When a partner leaves the partnership, it is important that the terms which have been agreed relating to their departure are documented. This is normally set out in a Deed of Retirement.
Deed of Retirement
Due to the level of formalities that need to be dealt with, a Deed of Retirement will often be a comprehensive document drafted specifically to cover the circumstances.

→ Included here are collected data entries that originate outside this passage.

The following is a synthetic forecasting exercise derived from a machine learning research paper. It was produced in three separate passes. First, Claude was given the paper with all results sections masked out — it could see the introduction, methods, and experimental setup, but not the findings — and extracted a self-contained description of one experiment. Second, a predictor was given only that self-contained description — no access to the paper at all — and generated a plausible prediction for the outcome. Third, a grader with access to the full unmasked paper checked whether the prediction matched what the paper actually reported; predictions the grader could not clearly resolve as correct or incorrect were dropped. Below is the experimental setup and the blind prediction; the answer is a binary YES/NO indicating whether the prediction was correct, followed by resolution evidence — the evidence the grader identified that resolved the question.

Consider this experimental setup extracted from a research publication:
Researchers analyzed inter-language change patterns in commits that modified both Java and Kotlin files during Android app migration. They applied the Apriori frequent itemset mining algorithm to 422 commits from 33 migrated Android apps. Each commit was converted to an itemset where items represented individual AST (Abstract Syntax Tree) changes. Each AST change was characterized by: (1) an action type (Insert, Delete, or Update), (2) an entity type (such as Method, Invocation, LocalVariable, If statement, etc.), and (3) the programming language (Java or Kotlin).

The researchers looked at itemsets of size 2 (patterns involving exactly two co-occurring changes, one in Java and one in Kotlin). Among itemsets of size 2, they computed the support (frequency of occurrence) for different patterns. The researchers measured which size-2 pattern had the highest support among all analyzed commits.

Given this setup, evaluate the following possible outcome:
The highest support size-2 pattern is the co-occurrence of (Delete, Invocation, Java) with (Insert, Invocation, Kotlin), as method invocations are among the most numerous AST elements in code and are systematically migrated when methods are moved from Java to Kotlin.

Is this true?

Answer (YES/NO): NO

Key provisions dealt with by a Deed of Retirement:
- Exit of the outgoing partner – The date on which they will leave the partnership and confirmation of the terms of the continuing partnership
- Payments – The outgoing partner will be entitled to payment in respect of their share in the partnership. The settlement amount and the manner of payment may be determined by the provisions of any partnership agreement or as otherwise agreed between the partners
- Partnership Property – The formal transfer of all property belonging to the partnership from the outgoing partner. Where property is subject to a liability (such as a mortgage), the continuing partners will typically agree to procure release the outgoing partner from the liability
- Liabilities – An outgoing partner can be discharged from existing partnership liabilities by agreement with the other partners. Depending on the circumstances of the departure, the partners may give the outgoing partner an indemnity to cover their existing liabilities, up to the date of retirement. but usually subject to some exceptions, such as in respect of debts incurred as the result of any fraudulent or negligent acts of the outgoing partner or relating to personal tax
- Restrictions on Future Activities – Restrictive covenants may be imposed on the future activities of the outgoing partner. either in the Partnership Agreement or by the inclusion of specific provisions in the Deed of Retirement. The restrictions may include:
- time-based restrictions on dealing with customers of the business
- carrying on certain activities in competition with the partnership, or
- carrying on a competing business within a certain area.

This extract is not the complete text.